Wanda Fisher omaggia Battisti e il suo canto libero

Wanda Fisher, nota cantante e corista di origini italo-americane, ha voluto omaggiare il celebre brano di Lucio BattistiIl mio canto libero” con una nuova versione molto originale, per mandare un messaggio di solidarietà e sostegno a tutte quelle categorie che al giorno d’oggi sono impegnate nella lotta al Coronavirus, mettendo a rischio la loro vita nel tentativo di salvare quella degli altri, e che hanno fatto di questo memorabile e immortale singolo il loro inno. L’abbiamo intervistata.

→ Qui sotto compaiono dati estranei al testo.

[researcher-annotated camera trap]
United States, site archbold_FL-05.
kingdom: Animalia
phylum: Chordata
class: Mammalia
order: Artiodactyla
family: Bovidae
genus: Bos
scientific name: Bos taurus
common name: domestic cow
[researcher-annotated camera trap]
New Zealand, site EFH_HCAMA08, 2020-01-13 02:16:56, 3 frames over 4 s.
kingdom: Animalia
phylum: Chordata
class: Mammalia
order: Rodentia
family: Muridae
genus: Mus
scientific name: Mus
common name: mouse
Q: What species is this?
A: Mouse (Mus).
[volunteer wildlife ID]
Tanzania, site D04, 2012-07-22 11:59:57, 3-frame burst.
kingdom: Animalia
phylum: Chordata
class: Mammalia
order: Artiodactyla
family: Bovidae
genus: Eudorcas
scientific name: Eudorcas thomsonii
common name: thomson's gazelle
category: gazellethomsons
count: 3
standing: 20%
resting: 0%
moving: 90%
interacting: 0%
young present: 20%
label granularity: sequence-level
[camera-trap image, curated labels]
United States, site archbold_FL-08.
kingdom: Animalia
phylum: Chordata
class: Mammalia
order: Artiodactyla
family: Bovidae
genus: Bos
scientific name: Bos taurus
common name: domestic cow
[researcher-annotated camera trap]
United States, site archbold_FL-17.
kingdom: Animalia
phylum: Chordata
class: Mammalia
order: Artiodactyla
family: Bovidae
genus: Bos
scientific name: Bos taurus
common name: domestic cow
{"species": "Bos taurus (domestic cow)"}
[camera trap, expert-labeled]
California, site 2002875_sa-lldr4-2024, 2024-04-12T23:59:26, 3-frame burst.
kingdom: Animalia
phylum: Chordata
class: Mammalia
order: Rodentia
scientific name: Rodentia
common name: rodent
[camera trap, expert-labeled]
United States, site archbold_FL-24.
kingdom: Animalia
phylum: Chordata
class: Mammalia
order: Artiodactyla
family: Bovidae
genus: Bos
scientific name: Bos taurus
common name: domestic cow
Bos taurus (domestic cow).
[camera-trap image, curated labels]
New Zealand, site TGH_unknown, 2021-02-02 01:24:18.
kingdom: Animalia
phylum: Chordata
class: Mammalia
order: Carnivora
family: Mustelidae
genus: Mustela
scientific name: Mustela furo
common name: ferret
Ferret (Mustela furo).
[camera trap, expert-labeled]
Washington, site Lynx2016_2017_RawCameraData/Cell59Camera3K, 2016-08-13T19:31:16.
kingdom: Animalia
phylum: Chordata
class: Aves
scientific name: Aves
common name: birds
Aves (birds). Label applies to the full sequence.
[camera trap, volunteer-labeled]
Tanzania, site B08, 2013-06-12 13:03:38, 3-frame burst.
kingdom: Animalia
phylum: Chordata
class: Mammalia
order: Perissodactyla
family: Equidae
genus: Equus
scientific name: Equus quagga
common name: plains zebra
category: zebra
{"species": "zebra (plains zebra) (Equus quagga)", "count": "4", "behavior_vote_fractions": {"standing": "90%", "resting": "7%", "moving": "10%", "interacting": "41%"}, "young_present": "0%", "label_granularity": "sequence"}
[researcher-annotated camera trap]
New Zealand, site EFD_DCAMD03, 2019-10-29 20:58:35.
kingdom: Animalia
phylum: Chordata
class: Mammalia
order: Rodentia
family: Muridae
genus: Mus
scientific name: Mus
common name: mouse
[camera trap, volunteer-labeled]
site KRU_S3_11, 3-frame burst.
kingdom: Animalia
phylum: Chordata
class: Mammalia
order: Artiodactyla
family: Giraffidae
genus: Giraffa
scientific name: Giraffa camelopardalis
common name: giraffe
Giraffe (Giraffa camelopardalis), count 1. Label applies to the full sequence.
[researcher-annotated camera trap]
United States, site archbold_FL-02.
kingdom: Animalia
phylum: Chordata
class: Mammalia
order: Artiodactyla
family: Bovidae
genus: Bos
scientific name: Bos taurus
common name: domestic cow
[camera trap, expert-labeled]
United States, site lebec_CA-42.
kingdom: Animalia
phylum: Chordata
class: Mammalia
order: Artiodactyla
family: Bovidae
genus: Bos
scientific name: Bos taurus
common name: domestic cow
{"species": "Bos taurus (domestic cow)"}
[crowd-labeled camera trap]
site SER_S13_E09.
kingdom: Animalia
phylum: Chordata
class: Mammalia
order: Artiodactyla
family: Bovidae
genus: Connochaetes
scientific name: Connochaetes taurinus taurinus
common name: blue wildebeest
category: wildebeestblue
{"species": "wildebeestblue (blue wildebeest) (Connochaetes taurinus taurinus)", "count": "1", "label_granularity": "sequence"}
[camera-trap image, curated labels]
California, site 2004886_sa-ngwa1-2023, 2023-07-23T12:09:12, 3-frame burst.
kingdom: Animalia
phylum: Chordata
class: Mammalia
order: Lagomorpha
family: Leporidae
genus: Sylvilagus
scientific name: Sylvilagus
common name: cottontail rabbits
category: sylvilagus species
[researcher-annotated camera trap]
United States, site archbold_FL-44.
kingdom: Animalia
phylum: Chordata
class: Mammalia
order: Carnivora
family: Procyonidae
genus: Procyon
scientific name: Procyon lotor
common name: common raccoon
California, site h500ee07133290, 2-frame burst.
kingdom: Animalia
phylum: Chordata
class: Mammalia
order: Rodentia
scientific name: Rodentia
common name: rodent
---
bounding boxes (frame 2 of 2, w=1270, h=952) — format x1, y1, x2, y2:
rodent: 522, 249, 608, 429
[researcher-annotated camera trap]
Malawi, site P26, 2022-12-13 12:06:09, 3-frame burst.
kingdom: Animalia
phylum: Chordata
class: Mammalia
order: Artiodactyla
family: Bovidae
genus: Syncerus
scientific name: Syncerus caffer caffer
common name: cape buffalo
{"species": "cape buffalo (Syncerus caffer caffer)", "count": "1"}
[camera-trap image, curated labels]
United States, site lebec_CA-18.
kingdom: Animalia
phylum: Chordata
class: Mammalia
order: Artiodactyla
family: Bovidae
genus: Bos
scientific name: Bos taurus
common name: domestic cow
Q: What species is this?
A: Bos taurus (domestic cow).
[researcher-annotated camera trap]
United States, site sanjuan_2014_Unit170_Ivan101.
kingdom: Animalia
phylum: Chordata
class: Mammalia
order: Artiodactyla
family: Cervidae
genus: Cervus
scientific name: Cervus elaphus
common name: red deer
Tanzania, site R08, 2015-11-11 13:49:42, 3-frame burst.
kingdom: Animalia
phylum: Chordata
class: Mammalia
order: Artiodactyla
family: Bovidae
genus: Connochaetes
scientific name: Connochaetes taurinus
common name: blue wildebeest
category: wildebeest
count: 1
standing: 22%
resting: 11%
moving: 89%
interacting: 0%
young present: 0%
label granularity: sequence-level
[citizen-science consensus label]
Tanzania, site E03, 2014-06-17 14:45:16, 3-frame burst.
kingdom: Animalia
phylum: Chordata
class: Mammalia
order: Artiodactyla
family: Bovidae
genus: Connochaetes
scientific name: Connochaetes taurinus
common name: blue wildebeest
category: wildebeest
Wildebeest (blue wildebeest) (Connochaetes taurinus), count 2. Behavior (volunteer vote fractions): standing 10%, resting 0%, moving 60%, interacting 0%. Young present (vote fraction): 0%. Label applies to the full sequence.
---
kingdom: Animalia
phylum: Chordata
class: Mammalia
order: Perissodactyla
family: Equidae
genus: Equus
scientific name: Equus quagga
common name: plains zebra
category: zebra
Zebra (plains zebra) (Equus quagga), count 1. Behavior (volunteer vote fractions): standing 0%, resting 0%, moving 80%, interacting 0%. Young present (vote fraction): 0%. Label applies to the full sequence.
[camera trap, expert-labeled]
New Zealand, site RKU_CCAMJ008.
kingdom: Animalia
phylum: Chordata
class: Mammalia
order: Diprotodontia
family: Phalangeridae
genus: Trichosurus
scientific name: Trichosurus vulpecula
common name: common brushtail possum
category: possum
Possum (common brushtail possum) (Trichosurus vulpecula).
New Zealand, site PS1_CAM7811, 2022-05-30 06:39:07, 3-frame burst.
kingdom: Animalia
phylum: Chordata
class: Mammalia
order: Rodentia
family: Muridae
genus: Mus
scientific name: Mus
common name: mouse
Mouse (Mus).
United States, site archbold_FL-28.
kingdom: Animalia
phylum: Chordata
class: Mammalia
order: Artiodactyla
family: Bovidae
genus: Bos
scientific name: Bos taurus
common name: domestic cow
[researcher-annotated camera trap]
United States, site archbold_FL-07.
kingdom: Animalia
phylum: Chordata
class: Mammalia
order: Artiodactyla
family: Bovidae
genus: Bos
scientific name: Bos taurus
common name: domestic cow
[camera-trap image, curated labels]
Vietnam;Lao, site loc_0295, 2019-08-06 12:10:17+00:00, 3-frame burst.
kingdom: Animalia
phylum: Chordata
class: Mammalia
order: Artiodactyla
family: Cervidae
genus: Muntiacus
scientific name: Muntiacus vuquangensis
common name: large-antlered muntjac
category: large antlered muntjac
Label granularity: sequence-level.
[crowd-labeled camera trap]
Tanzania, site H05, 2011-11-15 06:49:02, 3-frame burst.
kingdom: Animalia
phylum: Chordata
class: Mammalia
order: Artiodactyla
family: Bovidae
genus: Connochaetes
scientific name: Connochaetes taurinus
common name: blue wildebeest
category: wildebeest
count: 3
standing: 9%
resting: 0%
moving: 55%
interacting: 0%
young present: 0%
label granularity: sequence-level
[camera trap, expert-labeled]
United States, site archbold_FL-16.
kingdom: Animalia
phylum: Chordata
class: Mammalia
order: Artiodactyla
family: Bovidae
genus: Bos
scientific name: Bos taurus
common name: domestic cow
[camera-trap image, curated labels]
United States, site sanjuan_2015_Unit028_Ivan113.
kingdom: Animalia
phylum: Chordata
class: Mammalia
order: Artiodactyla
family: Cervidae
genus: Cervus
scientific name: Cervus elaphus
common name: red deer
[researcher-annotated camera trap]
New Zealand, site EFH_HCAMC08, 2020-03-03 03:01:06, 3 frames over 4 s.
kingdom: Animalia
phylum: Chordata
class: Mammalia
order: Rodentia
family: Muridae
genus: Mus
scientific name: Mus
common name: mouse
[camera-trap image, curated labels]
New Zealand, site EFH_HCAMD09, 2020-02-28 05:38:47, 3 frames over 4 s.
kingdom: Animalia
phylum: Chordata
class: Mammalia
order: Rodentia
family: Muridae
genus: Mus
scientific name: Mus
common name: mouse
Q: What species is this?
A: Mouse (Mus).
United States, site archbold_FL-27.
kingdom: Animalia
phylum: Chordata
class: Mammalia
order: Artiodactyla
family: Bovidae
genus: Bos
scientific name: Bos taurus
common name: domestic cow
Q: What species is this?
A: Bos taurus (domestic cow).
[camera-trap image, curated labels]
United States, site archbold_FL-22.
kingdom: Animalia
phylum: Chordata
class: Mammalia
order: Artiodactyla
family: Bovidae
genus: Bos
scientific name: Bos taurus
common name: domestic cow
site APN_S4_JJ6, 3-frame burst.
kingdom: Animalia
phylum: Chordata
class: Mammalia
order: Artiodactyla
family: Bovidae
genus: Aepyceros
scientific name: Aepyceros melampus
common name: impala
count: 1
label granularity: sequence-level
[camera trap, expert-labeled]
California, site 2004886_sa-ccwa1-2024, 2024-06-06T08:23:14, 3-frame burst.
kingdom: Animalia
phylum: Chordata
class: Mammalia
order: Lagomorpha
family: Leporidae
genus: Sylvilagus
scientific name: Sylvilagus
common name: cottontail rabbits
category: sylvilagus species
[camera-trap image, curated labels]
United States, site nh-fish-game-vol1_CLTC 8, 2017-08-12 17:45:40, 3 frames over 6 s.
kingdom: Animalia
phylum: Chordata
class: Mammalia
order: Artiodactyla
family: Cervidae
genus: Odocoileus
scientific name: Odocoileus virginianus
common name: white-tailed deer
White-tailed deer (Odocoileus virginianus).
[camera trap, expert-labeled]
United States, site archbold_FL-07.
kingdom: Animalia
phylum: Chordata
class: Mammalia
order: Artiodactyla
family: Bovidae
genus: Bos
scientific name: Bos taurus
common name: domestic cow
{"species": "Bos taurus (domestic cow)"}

Com’è nata l’idea di rivisitare questa canzone?
 L’idea di realizzare questo progetto è venuta dopo aver sentito la notizia che Il mio canto libero era in classifica al primo posto a livello mondiale su tutte le piattaforme digitali. Visto che la voce del brano originale era la mia, la mia casa discografica ha pensato di realizzare una cover con il prestigioso supporto del coro della città di Napoli diretto dal maestro Carlo Morelli. Kevin Dellino ha avuto la splendida idea, con la complicità del mio amico Alex Galli, di coinvolgere artisti e colleghi che subito hanno aderito con entusiasmo a sostegno di questa importantissima causa divenendo così ARTISTI UNITI PER I MEDICI rendendo omaggio al nuovo testo riscritto da Mogol. Grazie alla collaborazione del mio team siamo riusciti, con qualche difficoltà, a realizzare quest’altra fase del progetto.

Cosa si prova a ricantare questo canzone dopo quasi 50 anni?
Reinterpretare questo brano è stata una grande emozione e un previlegio di cui vado fiera. Un classico della canzone italiana che, parallelamente, abbiamo reinterpretato anche in versione corale con altri artisti e colleghi, rendendo omaggio al nuovo testo scritto da Mogol per il progetto “Artisti uniti per i medici”.  

C’è una frase del nuovo testo che ti ha colpito particolarmente?
Certo,  esistono più di una frase che centrano la mia attenzione: IN UN MONDO CHE FA PAURA ORMAI e TUTTO PASSERÀ E CE LA FAREMO SI LO VEDRAI.    

Come hai affrontato questo periodo di quarantena?
Con molta apprensione ma anche con molto coraggio che mi fanno sperare di uscirne al più presto.  

Da Battisti ad Achille Lauro, in cosa è cambiata la musica secondo te?
Il mondo musicale è cambiato completamente  non certamente in meglio. Va bene il cambiamento e l’evoluzione ma la melodia, che ci contraddistingue in tutto il mondo, non si sa più dove sia.. Non c’è più emozione ascoltando questi nuovi generi, tranne alcuni rari casi.  Achille Lauro? De gustibus… 

Hai incontrato personaggi mitici e indimenticabili, molti dei quali non ci sono più, quale di questi ricordi più di tutti?
 L’incontro che mi ha segnato più di ogni altro è sicuramente quello con la grande MINA, senza nulla togliere agli altri grandi artisti. Anche a livello emozionale è sempre stata semplice e disponibile, senza tralasciare gli incontri con maestri del calibro di Gian Piero Reverberi, Gianfranco Lombardi, Pinuccio Pirazzoli, Celso Valli, Victor Bach e molti altri che hanno arricchito il mio bagaglio musicale.